そろそろ喰ってもいい頃だよな?〜出会ったばかりの人に嫁ぐとか有り得ません! 謹んでお断り申し上げます!〜
 母親のことを薄情な(ひと)だと思ったのと同時に、じゃあ自分が幼い花々里(わたし)にしている興味本位で自分勝手な行為はどうなんだろう?と考えるようになってしまったらしい。


 最初は、幼くして父親を亡くした幼な子への言いようのない同情から。
 次は子犬のように自分に懐く小さな女の子への純粋な好奇心から。


「俺はね、きっと自分の中の満たされない思いを、キミに向けることである程度バランスを取っていたんだ」


 頼綱(よりつな)の母親は、彼を(かえり)みず、外に愛情を求めてしまったけれど、自分の目の前にいるこの女の子は、ただ直向(ひたむ)きに自分(が持ってくるお菓子)を待っていてくれる。
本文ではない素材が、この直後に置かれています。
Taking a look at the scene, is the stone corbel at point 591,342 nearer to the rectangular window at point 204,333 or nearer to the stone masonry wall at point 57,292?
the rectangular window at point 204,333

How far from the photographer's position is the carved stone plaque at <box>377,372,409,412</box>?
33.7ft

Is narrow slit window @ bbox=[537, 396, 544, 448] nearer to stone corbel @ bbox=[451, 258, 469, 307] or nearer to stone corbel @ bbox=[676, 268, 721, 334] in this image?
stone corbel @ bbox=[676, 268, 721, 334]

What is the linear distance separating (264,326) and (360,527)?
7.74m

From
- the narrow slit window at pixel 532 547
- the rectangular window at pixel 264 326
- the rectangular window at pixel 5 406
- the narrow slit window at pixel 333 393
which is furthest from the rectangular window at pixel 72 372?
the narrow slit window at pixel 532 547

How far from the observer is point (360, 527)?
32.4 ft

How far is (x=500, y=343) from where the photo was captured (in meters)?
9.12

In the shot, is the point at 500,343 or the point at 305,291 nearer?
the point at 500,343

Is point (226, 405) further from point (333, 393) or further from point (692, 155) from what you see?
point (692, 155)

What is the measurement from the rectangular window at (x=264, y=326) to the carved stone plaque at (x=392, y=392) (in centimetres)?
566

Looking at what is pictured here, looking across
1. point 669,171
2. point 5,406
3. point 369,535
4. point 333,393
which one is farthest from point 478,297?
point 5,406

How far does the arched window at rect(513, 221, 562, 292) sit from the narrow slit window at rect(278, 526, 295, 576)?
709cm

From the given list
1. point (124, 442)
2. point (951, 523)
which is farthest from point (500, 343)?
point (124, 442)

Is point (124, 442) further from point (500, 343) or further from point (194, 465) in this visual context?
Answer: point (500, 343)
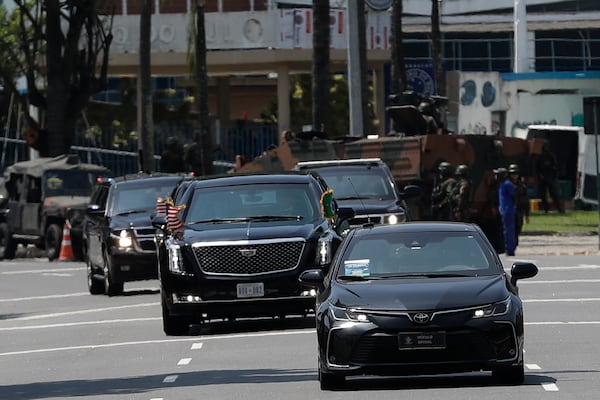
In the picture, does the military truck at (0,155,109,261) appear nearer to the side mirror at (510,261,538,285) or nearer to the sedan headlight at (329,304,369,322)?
the side mirror at (510,261,538,285)

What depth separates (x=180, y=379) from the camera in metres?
15.9

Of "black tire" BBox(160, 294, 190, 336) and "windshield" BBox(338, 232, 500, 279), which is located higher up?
"windshield" BBox(338, 232, 500, 279)

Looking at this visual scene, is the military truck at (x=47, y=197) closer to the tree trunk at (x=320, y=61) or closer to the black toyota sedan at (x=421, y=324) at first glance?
the tree trunk at (x=320, y=61)

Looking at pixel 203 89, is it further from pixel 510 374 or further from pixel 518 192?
pixel 510 374

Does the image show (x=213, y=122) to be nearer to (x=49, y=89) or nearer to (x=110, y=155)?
(x=110, y=155)

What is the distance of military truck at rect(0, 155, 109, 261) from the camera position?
40.4m

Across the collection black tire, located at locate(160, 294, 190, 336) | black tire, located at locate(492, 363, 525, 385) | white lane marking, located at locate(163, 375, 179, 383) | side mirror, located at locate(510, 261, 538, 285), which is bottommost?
black tire, located at locate(160, 294, 190, 336)

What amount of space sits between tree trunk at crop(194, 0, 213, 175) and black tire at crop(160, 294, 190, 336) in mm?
25687

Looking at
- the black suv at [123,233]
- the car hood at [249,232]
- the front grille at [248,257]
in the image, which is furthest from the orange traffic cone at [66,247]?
the front grille at [248,257]

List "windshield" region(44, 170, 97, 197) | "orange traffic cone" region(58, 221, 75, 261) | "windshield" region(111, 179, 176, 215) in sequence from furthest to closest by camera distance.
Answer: "windshield" region(44, 170, 97, 197), "orange traffic cone" region(58, 221, 75, 261), "windshield" region(111, 179, 176, 215)

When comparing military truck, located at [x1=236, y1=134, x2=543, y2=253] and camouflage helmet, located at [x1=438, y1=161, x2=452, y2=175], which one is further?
military truck, located at [x1=236, y1=134, x2=543, y2=253]

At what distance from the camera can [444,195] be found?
3575cm

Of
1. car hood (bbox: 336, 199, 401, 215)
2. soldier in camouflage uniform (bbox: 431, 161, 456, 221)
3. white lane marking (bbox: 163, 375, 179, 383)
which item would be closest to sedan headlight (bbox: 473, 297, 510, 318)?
white lane marking (bbox: 163, 375, 179, 383)

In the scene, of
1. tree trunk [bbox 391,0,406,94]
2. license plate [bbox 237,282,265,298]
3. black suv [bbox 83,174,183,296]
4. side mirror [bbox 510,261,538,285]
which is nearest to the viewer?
side mirror [bbox 510,261,538,285]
 それが、頼綱にとって救いであると同時に、重い(かせ)になっていったらしい。


「正直、俺の事情にキミを巻き込んではいけないって思ったんだ」


 結局母親はそれっきり御神本(みきもと)家には帰って来なかったし、父親も頼綱(よりつな)のことを八千代さんに任せて一層家に寄り付かなくなった。


「父親がね、病院の近くにマンションを買ったのもちょうどその頃だよ」

 一人息子の頼綱(よりつな)に、この広い家と八千代さんご夫妻を残して、頼綱のお父様も屋敷(ここ)を出て行ってしまったらしい。